Condividiamo l’approfondimento dell’Avv. Antonio Cazzella, pubblicato su DirittoBancario.it, che analizza la disciplina del lavoro agile o c.d. smart working, evidenziandone i presupposti e i limiti applicativi, alla luce della giurisprudenza formatasi in materia.
1. Premessa
Il lavoro agile (“smart working”) è una modalità di esecuzione del rapporto di lavoro subordinato(disciplinata dalla l. n. 81/2017), che ha indubbiamente il merito di aver agevolato la conciliazione dei tempi di vita e di lavoro e che, soprattutto negli ultimi anni, a seguito dell’esperienza maturata durante il periodo pandemico, è stata caratterizzata da un crescente apprezzamento, sino a divenire elemento strutturale dell’organizzazione del lavoro.
Talvolta, la possibilità di fruire di tale modalità di lavoro è addirittura un prioritario elemento di valutazione al fine di accettare, o meno, un posto di lavoro.
In ogni caso, è indubbio che il lavoro agile abbia portato benefici significativi non solo ai lavoratori, ma anche ai datori di lavoro.

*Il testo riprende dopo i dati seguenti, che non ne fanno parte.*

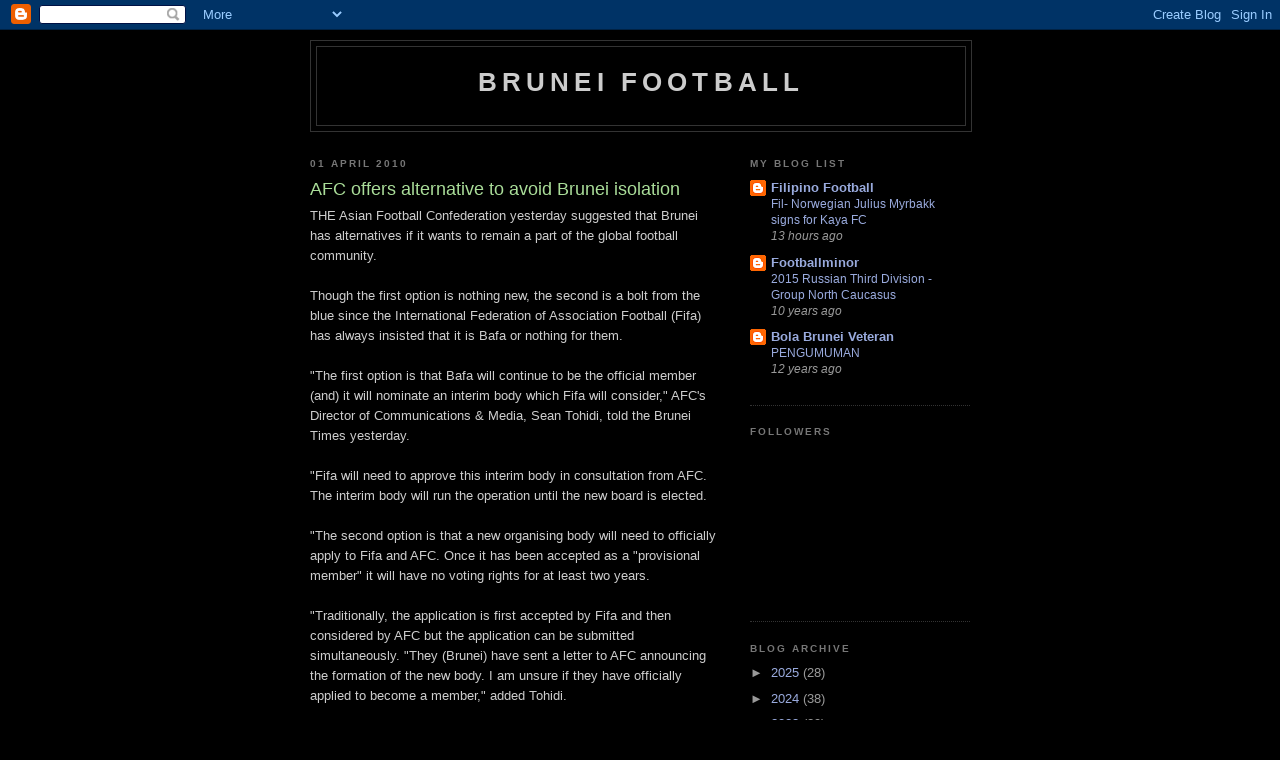

--- FILE ---
content_type: text/html; charset=utf-8
request_url: https://www.google.com/recaptcha/api2/aframe
body_size: 266
content:
<!DOCTYPE HTML><html><head><meta http-equiv="content-type" content="text/html; charset=UTF-8"></head><body><script nonce="8Uqekvi5_6fAksP_oT-mfw">/** Anti-fraud and anti-abuse applications only. See google.com/recaptcha */ try{var clients={'sodar':'https://pagead2.googlesyndication.com/pagead/sodar?'};window.addEventListener("message",function(a){try{if(a.source===window.parent){var b=JSON.parse(a.data);var c=clients[b['id']];if(c){var d=document.createElement('img');d.src=c+b['params']+'&rc='+(localStorage.getItem("rc::a")?sessionStorage.getItem("rc::b"):"");window.document.body.appendChild(d);sessionStorage.setItem("rc::e",parseInt(sessionStorage.getItem("rc::e")||0)+1);localStorage.setItem("rc::h",'1769732196043');}}}catch(b){}});window.parent.postMessage("_grecaptcha_ready", "*");}catch(b){}</script></body></html>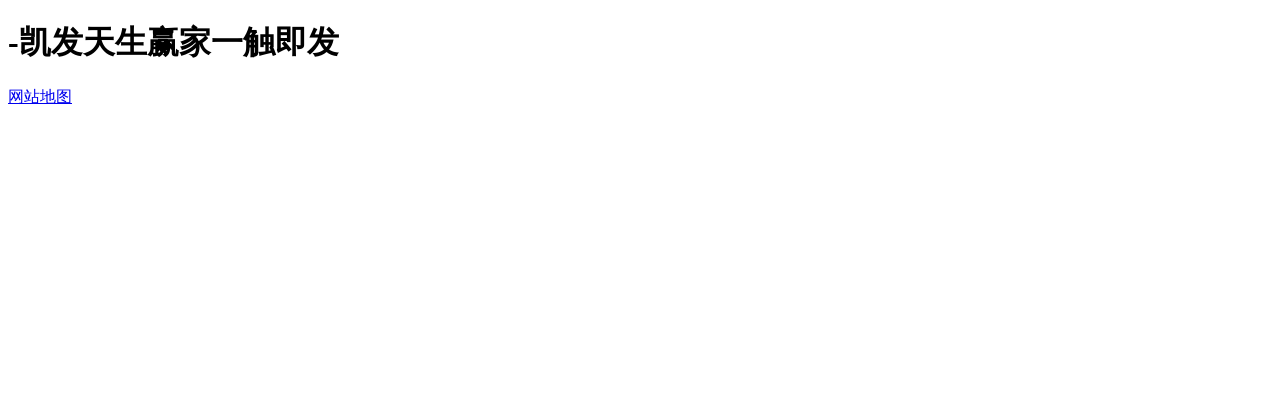

--- FILE ---
content_type: text/html
request_url: https://www.nlf-bahrain.com/xiazai/3lpnayw.html
body_size: 633
content:
<!doctype html>
<html><head><meta charset="utf-8"><link rel="shortcut icon" href="/favicon.ico" type="image/x-icon"><meta name="applicable-device" content="pc,mobile"><meta name="viewport" content="initial-scale=1, maximum-scale=1, minimum-scale=1, user-scalable=no"><meta name="HandheldFriendly" content="true"><meta name="MobileOptimized" content="width"><script src="/templets/tj.js" language="JavaScript"></script><title>-凯发天生赢家一触即发</title><meta author="f58cms"></head><body><h1>-凯发天生赢家一触即发</h1><div id="wt-detail">
  <div class="rel_news">
    <div class="itemapp">
    
    
    
    
    
    
    
    
    
    
    
    
    
    
    
    </div>
  </div>
</div>
    
<div><a href="/sitemap.xml">网站地图</a></div></body></html>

Tra i principali vantaggi si ricordano:
- la maggiore autonomia del lavoratore, che tuttavia non implica (è bene ricordarlo) una minore responsabilità individuale nello svolgimento della prestazione da remoto;
- il miglioramento della produttività e dell’efficienza laddove tale modalità di lavoro si traduca in un’organizzazione del lavoro più snella, che magari comporti anche un risparmio di costi;
- la percezione della “flessibilità” come elemento in grado di migliorare il benessere della persona (si tratta sempre di un aspetto che riguarda la conciliazione tra vita e lavoro) e, di conseguenza, anche la qualità della prestazione lavorativa.
Nell’attuale contesto socio-economico, il lavoro agile puo’ costituire davvero una misura efficace per raggiungere un equilibrio tra gli interessi del lavoratore e quelli del datore di lavoro.
Più in generale, la crescente diffusione dello smart working rappresenta un’ulteriore opportunità per il datore di prendere atto di un mutamento “epocale” del mondo del lavoro (che, a tacer d’altro, riguarda da ultimo anche l’utilizzo dell’Intelligenza Artificiale di cui tanto si discute), ovviamente declinato, caso per caso, secondo le esigenze di ciascun settore produttivo.
Le possibili “resistenze” datoriali ad adottare nuovi modelli organizzativi (del tutto comprensibili, ove si considerino, ad esempio, le criticità legate al controllo della prestazione lavorativa oppure al coordinamento del lavoratore in smart working con l’organizzazione aziendale) sono spesso determinate dalla difficoltà di coniugare diritti e doveri delle parti, il cui reciproco rispetto è necessario per garantire una prestazione lavorativa che sia realmente produttiva e, soprattutto, qualitativamente apprezzabile (essendo noto che “quantità” e “qualità” non sono necessariamente coincidenti).
Vari sono gli esempi che dimostrano, inoltre, la crescente importanza di tale modalità di lavoro per alcune categorie di lavoratori; tra gli ultimi, l’art. 1 della legge n. 106/2025, che ha introdotto tutele per i dipendenti di datori di lavoro pubblici o privati – affetti da malattie oncologiche, ovvero da malattie invalidanti o croniche, anche rare, che comportino un grado di invalidità pari o superiore al 74 per cento – i quali, al termine del periodo di congedo previsto dalla norma sopra citata, hanno diritto “ad accedere prioritariamente, ove la prestazione lavorativa lo consenta, alla modalità di lavoro agile”.
La norma sopra citata conferma la generale tendenza a valutare attentamente l’impatto delle condizioni di salute di un lavoratore nell’organizzazione aziendale, confermando, per quanto qui interessa, non solo che il lavoro agile può essere una “priorità” ma non un “diritto” (la differente qualificazione giuridica tra le due posizioni ha indubbi riflessi concreti nello svolgimento del rapporto di lavoro), ma anche, e soprattutto, che tale modalità di lavoro non è sempre attuabile.